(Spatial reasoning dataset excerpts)
--- begin ---

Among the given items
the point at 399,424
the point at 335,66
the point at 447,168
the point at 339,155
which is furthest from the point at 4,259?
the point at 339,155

--- end ---

◆ WHAT THE TASK ASKS
Give an exact copy of all the data shown above.

◆ FULL ANSWER
Among the given items
the point at 399,424
the point at 335,66
the point at 447,168
the point at 339,155
which is furthest from the point at 4,259?
the point at 339,155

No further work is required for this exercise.